• What is required: Copy out the listing below word for word, from its first line through the line that contains "the railing at point (6, 158) <", with both of those lines included.

......

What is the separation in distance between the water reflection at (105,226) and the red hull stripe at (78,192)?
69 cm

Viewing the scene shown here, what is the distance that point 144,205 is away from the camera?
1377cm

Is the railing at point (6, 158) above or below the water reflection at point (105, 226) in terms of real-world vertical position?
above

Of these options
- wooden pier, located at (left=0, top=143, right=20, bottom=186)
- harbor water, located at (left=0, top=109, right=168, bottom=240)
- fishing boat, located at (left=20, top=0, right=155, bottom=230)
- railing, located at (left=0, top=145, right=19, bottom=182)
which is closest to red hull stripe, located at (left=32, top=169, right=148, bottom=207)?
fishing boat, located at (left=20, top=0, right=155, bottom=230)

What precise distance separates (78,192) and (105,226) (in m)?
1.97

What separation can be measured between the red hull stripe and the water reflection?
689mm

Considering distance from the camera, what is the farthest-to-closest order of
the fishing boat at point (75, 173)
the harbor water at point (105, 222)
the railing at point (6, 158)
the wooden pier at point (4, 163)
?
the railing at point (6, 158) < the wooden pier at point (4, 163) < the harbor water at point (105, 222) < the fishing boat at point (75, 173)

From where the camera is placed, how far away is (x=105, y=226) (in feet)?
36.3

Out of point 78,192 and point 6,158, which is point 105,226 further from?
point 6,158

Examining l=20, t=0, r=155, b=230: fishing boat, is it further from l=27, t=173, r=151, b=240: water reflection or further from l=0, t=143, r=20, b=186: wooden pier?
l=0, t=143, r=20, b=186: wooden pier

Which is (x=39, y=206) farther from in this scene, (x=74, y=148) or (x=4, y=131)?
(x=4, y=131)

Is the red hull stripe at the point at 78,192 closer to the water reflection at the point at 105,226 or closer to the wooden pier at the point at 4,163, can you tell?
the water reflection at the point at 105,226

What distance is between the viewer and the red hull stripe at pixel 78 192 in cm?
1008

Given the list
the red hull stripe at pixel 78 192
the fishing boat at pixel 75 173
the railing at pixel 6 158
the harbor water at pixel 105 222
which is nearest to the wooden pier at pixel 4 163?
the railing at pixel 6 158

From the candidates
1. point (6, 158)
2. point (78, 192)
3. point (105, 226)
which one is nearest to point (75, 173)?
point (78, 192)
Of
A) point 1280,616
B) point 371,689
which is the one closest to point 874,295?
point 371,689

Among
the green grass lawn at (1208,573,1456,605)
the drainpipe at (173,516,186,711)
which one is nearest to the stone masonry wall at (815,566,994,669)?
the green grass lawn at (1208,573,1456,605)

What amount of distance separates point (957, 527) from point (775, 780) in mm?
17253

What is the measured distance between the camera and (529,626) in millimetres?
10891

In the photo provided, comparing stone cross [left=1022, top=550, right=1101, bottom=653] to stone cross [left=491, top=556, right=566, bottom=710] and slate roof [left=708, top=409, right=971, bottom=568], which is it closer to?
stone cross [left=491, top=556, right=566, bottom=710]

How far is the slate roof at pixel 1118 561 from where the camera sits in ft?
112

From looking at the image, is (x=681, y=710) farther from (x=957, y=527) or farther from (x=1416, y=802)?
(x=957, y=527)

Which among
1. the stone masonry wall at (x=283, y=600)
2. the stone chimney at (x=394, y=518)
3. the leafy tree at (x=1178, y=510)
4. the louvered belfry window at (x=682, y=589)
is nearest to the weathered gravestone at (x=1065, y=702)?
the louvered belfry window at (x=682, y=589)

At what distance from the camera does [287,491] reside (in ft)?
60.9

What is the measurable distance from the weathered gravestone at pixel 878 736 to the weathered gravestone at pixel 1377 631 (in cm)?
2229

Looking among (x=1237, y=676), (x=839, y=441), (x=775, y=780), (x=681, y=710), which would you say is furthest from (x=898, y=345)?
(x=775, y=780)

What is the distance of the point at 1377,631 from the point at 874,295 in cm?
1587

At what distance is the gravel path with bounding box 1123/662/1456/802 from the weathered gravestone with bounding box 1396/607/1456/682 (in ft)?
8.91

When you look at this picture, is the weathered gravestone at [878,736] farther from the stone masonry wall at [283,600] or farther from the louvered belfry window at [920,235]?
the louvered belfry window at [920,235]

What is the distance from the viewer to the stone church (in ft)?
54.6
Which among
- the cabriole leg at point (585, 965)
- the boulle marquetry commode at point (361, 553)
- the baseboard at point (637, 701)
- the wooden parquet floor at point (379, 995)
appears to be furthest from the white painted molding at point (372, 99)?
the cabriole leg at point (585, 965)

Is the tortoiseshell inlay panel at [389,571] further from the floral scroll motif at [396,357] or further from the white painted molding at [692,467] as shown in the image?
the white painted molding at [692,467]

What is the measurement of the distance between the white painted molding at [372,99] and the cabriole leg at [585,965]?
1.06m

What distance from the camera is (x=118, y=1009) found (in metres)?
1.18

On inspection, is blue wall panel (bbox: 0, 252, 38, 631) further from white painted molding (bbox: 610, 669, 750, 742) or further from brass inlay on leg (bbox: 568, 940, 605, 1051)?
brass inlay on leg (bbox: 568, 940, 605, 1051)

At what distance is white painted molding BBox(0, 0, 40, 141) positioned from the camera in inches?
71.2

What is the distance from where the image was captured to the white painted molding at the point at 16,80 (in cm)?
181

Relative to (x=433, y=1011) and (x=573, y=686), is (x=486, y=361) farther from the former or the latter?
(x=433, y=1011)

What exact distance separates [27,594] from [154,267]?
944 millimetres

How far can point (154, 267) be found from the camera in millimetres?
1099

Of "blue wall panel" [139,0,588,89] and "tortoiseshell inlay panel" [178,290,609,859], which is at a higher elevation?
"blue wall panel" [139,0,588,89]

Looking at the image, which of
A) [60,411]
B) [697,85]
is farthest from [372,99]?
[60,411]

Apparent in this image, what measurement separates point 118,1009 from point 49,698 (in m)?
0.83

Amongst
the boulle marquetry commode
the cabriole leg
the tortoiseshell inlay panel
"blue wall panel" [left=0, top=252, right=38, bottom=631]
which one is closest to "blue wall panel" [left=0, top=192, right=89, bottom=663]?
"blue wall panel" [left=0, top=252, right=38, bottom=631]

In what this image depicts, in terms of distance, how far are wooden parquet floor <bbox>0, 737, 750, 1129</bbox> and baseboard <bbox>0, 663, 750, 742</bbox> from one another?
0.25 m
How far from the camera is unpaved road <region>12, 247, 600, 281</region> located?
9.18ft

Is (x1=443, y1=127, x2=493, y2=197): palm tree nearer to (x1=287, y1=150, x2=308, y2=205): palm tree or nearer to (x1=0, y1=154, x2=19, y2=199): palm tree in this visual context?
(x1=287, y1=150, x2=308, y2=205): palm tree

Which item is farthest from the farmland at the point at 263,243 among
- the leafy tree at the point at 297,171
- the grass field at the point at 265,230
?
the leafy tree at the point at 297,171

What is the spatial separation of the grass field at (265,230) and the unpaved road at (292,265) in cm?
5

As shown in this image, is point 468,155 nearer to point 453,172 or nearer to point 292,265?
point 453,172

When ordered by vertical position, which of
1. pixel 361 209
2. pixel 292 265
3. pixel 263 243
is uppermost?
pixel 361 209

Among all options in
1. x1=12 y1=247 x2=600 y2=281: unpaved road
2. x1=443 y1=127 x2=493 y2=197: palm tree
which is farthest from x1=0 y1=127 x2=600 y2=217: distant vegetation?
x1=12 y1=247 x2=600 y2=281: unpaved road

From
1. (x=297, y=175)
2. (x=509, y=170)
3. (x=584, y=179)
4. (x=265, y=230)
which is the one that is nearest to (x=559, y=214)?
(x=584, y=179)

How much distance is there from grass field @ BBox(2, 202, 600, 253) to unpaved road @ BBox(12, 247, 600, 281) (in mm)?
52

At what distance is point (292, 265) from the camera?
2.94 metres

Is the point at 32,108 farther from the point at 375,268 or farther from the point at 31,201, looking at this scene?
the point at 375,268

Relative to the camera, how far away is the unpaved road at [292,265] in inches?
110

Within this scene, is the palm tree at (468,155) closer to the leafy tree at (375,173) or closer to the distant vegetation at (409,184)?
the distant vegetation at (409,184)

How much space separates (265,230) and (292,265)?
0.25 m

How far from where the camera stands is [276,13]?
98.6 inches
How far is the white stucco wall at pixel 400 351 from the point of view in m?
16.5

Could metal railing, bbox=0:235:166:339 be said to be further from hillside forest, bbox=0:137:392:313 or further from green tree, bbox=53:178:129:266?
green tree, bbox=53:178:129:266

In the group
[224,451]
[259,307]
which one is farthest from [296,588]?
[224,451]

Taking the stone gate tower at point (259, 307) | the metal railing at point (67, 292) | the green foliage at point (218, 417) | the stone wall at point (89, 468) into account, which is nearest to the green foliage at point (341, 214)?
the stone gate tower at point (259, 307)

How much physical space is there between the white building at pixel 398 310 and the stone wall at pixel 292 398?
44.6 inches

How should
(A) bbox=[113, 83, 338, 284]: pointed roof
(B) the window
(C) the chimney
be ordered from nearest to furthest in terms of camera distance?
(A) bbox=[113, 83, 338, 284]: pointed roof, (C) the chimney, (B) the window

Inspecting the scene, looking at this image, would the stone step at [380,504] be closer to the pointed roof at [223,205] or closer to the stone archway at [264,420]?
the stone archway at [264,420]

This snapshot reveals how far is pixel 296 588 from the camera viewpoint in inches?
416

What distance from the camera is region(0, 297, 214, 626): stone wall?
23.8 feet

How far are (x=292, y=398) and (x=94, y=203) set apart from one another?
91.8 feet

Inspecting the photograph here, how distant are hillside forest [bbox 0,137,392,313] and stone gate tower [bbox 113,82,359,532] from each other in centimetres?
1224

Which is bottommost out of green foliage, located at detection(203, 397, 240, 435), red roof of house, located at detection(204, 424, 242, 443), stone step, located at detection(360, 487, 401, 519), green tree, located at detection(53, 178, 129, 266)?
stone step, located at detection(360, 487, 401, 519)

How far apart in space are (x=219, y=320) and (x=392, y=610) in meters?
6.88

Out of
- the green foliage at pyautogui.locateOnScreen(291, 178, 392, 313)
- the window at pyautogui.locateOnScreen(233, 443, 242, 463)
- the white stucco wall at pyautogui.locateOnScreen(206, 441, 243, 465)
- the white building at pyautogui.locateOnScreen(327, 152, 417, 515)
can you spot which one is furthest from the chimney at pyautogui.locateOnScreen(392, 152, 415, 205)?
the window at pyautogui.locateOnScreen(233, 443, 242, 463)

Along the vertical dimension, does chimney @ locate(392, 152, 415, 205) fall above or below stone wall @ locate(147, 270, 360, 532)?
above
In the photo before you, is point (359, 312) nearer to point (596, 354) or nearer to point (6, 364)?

......

• Exercise result:
What is the separation in distance between the water reflection at (105,226) and the red hull stripe at (78,192)?
69 cm

Viewing the scene shown here, what is the distance that point 144,205 is away from the camera?
1377cm

Is the railing at point (6, 158) above or below the water reflection at point (105, 226) in terms of real-world vertical position?
above

Of these options
- wooden pier, located at (left=0, top=143, right=20, bottom=186)
- harbor water, located at (left=0, top=109, right=168, bottom=240)
- fishing boat, located at (left=20, top=0, right=155, bottom=230)
- railing, located at (left=0, top=145, right=19, bottom=182)
which is closest to red hull stripe, located at (left=32, top=169, right=148, bottom=207)?
fishing boat, located at (left=20, top=0, right=155, bottom=230)

What precise distance separates (78,192) and (105,226) (in m)?
1.97

What separation can be measured between the red hull stripe and the water reflection?
689mm

Considering distance from the camera, what is the farthest-to-closest order of
the fishing boat at point (75, 173)
the harbor water at point (105, 222)
the railing at point (6, 158)
the wooden pier at point (4, 163)
?
the railing at point (6, 158) < the wooden pier at point (4, 163) < the harbor water at point (105, 222) < the fishing boat at point (75, 173)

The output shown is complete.